A limitation of pure variance-based dyssynchrony measures is that the result is similar regardless of the localization of segments with delayed motion. Having 8 segments with delayed contraction all clustered in 1 region yields the same variance as having them equally dispersed around the heart, yet the impact on global dyssynchrony and function would be very different. To correct for this, we developed a vector-sum index (RVVPS) that weighted strain values by the location of each segment. The resulting RVVPS plots (Figure 4C, 4D) had patterns similar to those of the strain variance plots but with less intrasubject variability. Corresponding 3D cine images for an example heart are provided (Data Supplement Movies I and II, available online), with the net vector for each short-axis slice displayed and color coded to show changes in its amplitude (dyssynchrony). As with the prior dyssynchrony measures, the evolution and resolution of RVVPS dyssynchrony based on cc improved with both pacing modes (P<0.001). However, this index revealed less improvement with LV versus BiV during systole and more notably in diastole (P<0.001 by ANCOVA for each phase). This disparity was not discerned by the variance method. RVVPS analysis based on ll showed little difference among LBBB, LV, or BiV pacing modes during systole (P>0.179) and only differences during diastole (P<0.003). As with the other indexes, peak RVVPS in late systole and early diastole declined with BiV (P=0.005) but not LV (P=0.3). Once again, paired comparisons during the cardiac cycle showed no differences.
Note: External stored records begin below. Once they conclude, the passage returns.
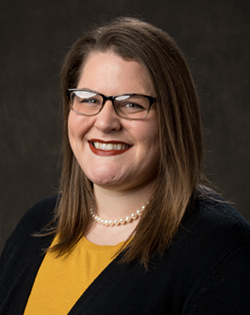 Sarah Haught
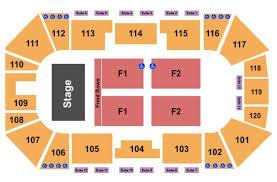 Ralston Arena Tickets In Omaha Nebraska Ralston Arena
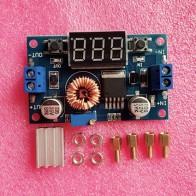 118.36 руб. 5% СКИДКА|1 шт. XL4015 5A высокое мощность 75 Вт DC DC Регулируемый понижающий модуль + светодиодный вольтметр питание модуль-in Интегральные схемы from Электронные компоненты и принадлежности on Aliexpress.com | Alibaba Group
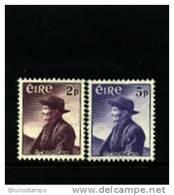 IRELAND/EIRE - 1957 THOMAS  O'CROHAN  SET  MINT NH - 1949-... Repubblica D'Irlanda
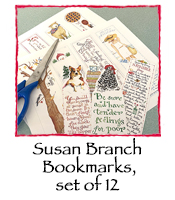 Cut Your Own Book Marks, set of 12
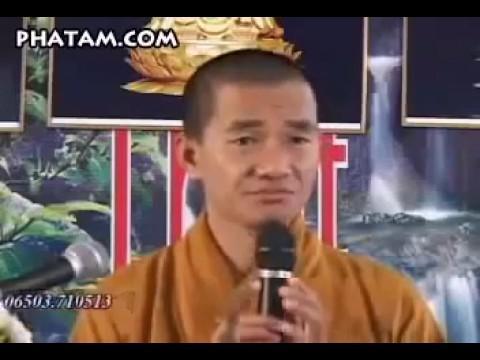 Niệm Phật mục đích là gì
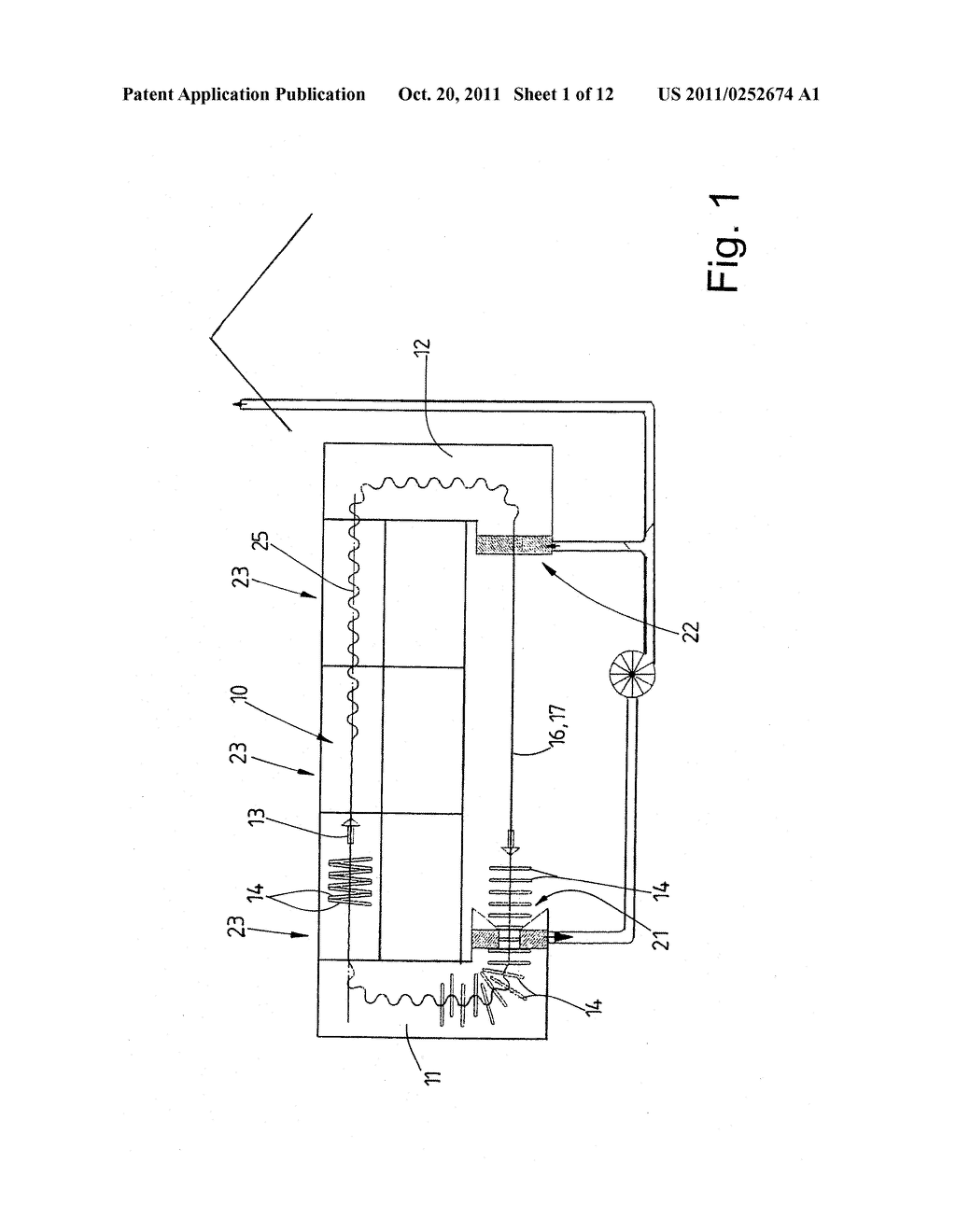 METHOD FOR SMOOTHING ARTICLES OF CLOTHING AND TUNNEL FINISHER - diagram, schematic, and image 02
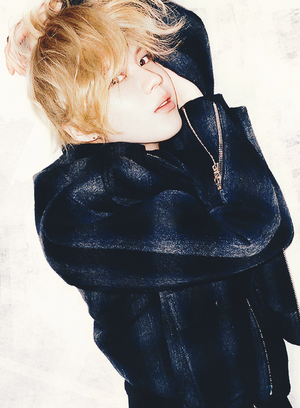 Taemin - Dazed and Confused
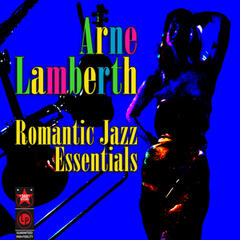 Romantic Jazz Essentials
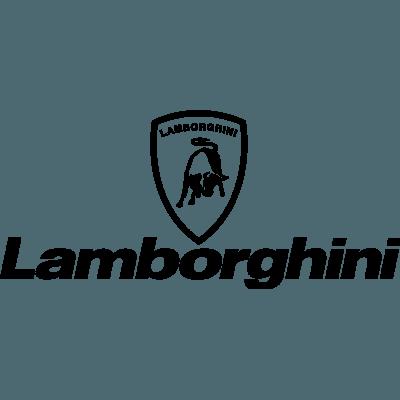 Pegatina Logo Lamborghini En Vinilo Adhesivo Para Coche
These temporal analyses are the first to depict the development and resolution of chamber dyssynchrony throughout the cardiac cycle. All 3 dyssynchrony assessments based on longitudinal motion found little to no resynchronization with LV or BiV pacing until diastole and little effect of LV-only pacing regardless of the cycle period. In contrast, circumferential analysis yielded enhanced synchrony with either mode by late systole. Furthermore, temporal-based vector analysis revealed significant differences between LV and BiV pacing with respect to resynchronization effects in systole versus diastole.
Discussion
This study presents the first direct comparison of circumferential strain– and longitudinal strain–based dyssynchrony analysis in a failing heart, contrasting results obtained by 3 independent synchrony measures. There are several important findings. First, longitudinal dyssynchrony indexes have less than half the dynamic range and twice the intrasubject variance of parameters based on circumferential strains, making synchrony/dyssynchrony identification more difficult. Second, on the basis of longitudinal analysis, only BiV but not LV pacing appears to resynchronize the heart, and only in diastole, despite global function being improved similarly by both modes. In contrast, circumferential-based analysis indicates improved synchrony with either mode of CRT during both systole and diastole. Finally, not all dyssynchrony indexes provide identical information, with the vector-based strain variance being most sensitive to temporal differences in synchrony for LV and BiV pacing. These results are important given the growing interest in optimizing CRT utilization based on mechanical dyssynchrony measures and expanding the use of longitudinal-based measurements to this effort.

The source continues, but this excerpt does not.